Dumbbell Airlift Exercise: How, Benefits, Variations
Carrying heavy weights at first glance seems to have no value except to strengthen your grip. But when you perform a move like the dumbbell overhead lift exercise, pick up the weights, and walk around, you’ll realize there’s so much more to it than meets the eye.
Your shoulders and lungs burn with every step and any deviation while you walk will be doubly felt. Also, the voices in your head will tell you to stop because of the intense discomfort you are feeling. Then you’ll realize there’s a lot more to carry than meets the eye. But with a simple adjustment, you can take your carry game to a whole new level. What is that? He wears a bar above his head.
Here we’ll explain what overhead lifts are, the benefits of overhead lift at the bar, how to perform an overhead lift, programming suggestions, and variations of overhead lift if the overhead lift at the bar isn’t for you.
What is the Barbell Overhead Carry
There is no doubt that regular transport (by your side, rack, suitcase or cup) is difficult. But walking with a barbell overhead takes this to another level due to the increased leverage. The further the weight is from your working muscles, in this case your legs, the harder it is to carry. Carrying a bar above your head will put your whole body under tension, and each step is a test of your balance on one leg. This means starting on the lighter side with overhead lifts, somewhere between 60-80% of your 1RM barbell overhead press works best.
How to do a barbell overhead lift
- You have two options for putting the barbell in an overhead position. First, and the most preferable option is to press it above the squat rack. The second is a cleaning and pressing of the floor. A grip wider than shoulder width works well here.
- Once the bar is propped overhead, make sure your wrists are neutral, your elbows are locked, and your biceps are at or behind your ears.
- Take small, slow steps forward, paying attention to your gait and bar position. Walk 20 to 40 meters.
- Carefully return the barbell to the squat rack or floor.
The overhead barbell lift is a total body exercise due to the overhead position and its dynamic nature.

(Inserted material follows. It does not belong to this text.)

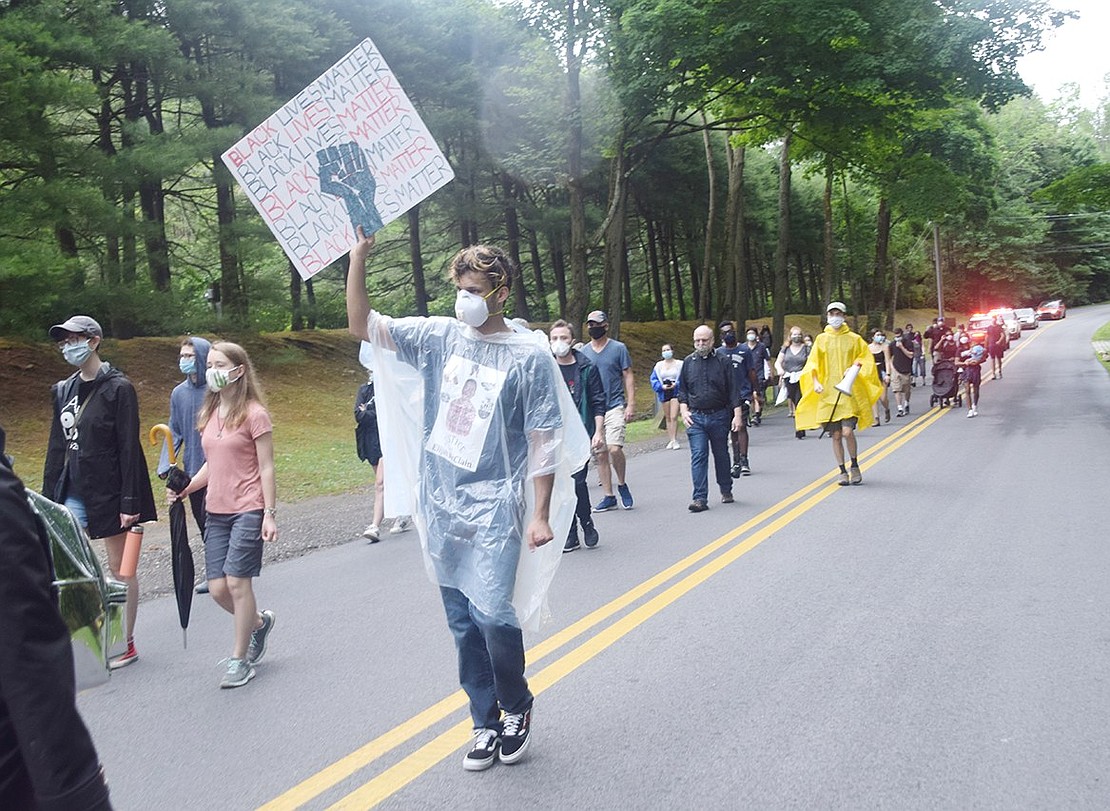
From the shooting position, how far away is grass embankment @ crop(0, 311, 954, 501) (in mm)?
14797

Here are the main muscles trained by carrying dumbbells overhead.
- Upper back
- Rotator cuff
- The three deltoids
- Anterior and posterior nucleus
Benefits of air travel at the helm
When overhead lifts are performed with good form, they will improve your
- Better posture: Anything short of good posture during an overhead carry is a surefire way to lose your balance and injure yourself. Lifting weights overhead reinforces good posture and strengthens the muscles needed for better posture.
- Encourages proper breathing patterns: Chest breathing is great for when you need to breathe quickly when being chased by a wild animal. But most of your breathing should come from your diaphragm. When traveling by air, it is difficult to be a chest breather when carrying heavy weights overhead and therefore encourages better breathing patterns.

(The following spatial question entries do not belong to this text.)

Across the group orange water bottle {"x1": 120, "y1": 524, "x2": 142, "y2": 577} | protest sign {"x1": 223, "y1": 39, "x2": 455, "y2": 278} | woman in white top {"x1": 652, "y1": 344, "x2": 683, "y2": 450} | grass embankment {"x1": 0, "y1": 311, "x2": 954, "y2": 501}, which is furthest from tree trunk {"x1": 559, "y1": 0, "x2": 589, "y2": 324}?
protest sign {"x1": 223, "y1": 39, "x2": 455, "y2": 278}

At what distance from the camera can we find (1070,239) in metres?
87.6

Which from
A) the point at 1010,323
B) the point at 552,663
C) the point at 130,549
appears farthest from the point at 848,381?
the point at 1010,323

- Shoulder stability: Your rotator cuffs are working like crazy to keep your shoulders in your sockets and the muscles in all three deltoids are on fire to keep the bar in position overhead. Carrying weights overhead improves your shoulder stability due to increased time under tension for the entire shoulder girdle.
- Better balance: Each step with the bar overhead is a one-legged stance. Any loss of balance will be amplified here so be careful. The last thing you want is to end up on a workout failure video.
- Conditioning and Mental Strength: All loaded lifts and especially the aerial lift will teach you to manage discomfort and to walk with a load. This has fantastic carry in and out of the gym.
How to add it to your routine
There are several ways to program overhead bar carry. The first option is part of your strength programming, or the second option is part of your core routine before hitting the weights. Whichever you choose, do it early as it is a physically demanding exercise that requires your full attention.
Here are some examples.
1A. Variation of bench press
1B. Barbell Overhead Carry – 40 yards
1A. Barbell Overhead Carry – 40 meters
1B. Stability Ball Plank – 30 seconds
1 C. Half-kneeling Pallof Press – 12 reps on each side.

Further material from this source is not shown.